Arbeitsauftrag: Schreibe den Text über die Entstehung der Band Orioxy im Anschluss an seinen letzten Satz weiter.

Ausgewählter Textauszug:
┌────────
Gesucht und gefunden - Orioxy auf wildem Notenfang 
Vor der Bandgründung von Orioxy steht ein ungewisses Suchen. Daran beteiligen sich zunächst die israelische Sängerin Yael Miller, die auch Posaune und Piano beherrscht und die nach Aufenthalten in den USA und Frankreich schließlich in Genf hängen bleibt sowie die Schweizer Harfenistin Julie Campiche, die sich nach Lehr- und Wanderjahren in der Klassik dem Jazz zuwendet. In einem Genfer Jazzclub laufen sich beide über den Weg. Und aus der Ungewissheit eines Suchens heraus nimmt ein Duo Gewissheit an. Jedoch eins, in dem sich die beiden Künstlerinnen nicht genügen und nach einer Rhythmusgruppe lechzen. Über kurz und lang kommen der Kontrabassist Manu Hagmann und der Schlagzeuger Roland Merlinc hinzu und komplettieren das Quartett.
└────────
Datenauszug:
┌────────
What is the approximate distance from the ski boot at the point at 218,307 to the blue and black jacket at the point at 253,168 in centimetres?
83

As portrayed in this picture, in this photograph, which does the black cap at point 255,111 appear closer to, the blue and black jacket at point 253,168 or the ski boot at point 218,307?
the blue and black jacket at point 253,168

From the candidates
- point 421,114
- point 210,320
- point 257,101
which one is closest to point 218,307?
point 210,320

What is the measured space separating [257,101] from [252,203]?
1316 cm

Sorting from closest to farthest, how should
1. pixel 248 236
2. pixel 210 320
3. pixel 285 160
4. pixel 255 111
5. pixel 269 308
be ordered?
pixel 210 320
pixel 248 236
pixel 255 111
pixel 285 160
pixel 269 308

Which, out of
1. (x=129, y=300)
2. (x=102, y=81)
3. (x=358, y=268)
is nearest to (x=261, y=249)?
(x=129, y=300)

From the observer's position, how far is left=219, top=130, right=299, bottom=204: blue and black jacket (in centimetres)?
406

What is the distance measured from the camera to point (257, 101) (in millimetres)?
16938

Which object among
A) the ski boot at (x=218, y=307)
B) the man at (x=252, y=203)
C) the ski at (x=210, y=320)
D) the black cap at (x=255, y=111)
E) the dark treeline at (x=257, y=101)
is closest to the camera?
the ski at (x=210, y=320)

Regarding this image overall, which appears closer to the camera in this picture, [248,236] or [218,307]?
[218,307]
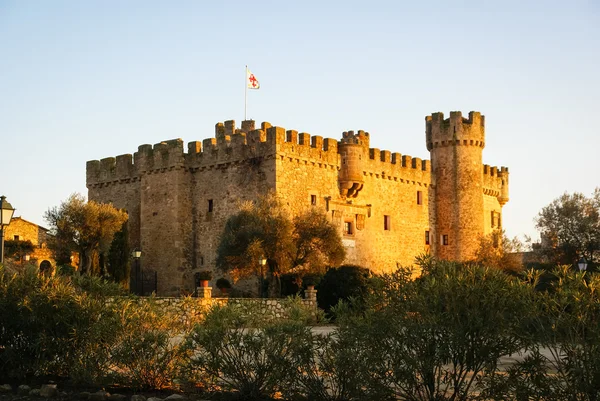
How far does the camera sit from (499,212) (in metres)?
48.8

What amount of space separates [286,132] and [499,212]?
18354 mm

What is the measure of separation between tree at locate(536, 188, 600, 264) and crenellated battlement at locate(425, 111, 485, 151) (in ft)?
18.1

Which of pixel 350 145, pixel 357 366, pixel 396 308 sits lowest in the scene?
pixel 357 366

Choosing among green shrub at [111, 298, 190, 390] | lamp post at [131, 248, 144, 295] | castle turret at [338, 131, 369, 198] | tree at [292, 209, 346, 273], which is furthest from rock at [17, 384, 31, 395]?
castle turret at [338, 131, 369, 198]

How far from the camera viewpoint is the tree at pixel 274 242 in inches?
1283

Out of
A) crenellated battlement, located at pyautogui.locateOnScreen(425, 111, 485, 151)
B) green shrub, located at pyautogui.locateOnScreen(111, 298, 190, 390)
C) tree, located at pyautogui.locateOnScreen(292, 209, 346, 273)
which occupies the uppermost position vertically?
crenellated battlement, located at pyautogui.locateOnScreen(425, 111, 485, 151)

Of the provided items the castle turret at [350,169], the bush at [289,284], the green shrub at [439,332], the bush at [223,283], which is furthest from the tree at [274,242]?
the green shrub at [439,332]

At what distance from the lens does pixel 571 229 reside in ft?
138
└────────
Lösung zur Aufgabe:
Welt der Kontraste 
So unterschiedlich die kreativen Startvoraussetzungen sind, so zeitaufwändig verläuft die Findungsphase, um zur eigenen musikalischen Sprache und Form zu gelangen. Am Beginn des gemeinsamen Schaffens steht eine Welt der Kontraste: Yael Miller weiß zwar schon immer, dass sie letztendlich Sängerin werden will, doch bevor sie sich dem Jazz zuneigt, durchläuft sie Orientierungsphasen in der Rockmusik, Funk, Klassik oder Kial, einem klassischen Gesang aus dem Norden Indiens. Manu Hagmann wendet sich nach fast zehn Jahren E-Bassspiel in einer Funk-Rock Band. bewusst dem klassischen Jazz zu und greift zum Kontrabass.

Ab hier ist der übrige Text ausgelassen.